TASK STATEMENT = Please return every line of the listing below that contains the string "camera".

DATA SUPPLIED =
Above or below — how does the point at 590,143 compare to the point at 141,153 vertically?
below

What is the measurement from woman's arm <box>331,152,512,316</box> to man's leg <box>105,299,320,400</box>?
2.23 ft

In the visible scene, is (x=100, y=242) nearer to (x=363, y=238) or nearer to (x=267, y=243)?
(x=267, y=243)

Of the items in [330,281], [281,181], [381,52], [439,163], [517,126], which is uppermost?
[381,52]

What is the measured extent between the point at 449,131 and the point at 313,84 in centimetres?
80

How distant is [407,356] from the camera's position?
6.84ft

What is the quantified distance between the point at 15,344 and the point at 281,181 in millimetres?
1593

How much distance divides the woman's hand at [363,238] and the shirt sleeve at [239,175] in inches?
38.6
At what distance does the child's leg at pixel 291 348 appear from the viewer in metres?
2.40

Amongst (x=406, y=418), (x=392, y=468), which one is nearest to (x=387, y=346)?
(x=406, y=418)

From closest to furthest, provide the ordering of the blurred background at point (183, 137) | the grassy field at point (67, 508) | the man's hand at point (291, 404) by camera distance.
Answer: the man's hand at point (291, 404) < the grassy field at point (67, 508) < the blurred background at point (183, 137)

...

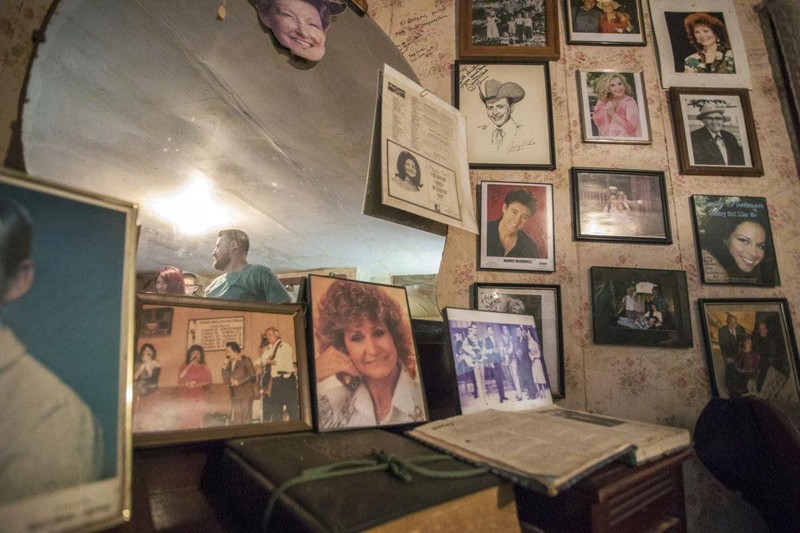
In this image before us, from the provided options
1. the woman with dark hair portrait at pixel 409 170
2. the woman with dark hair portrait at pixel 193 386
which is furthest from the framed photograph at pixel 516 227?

RESULT =
How distant is [407,356] from the camera's position?
From closest to furthest, provide the ordering of the blurred background at point (183, 137) | the grassy field at point (67, 508) | the man's hand at point (291, 404) by camera distance.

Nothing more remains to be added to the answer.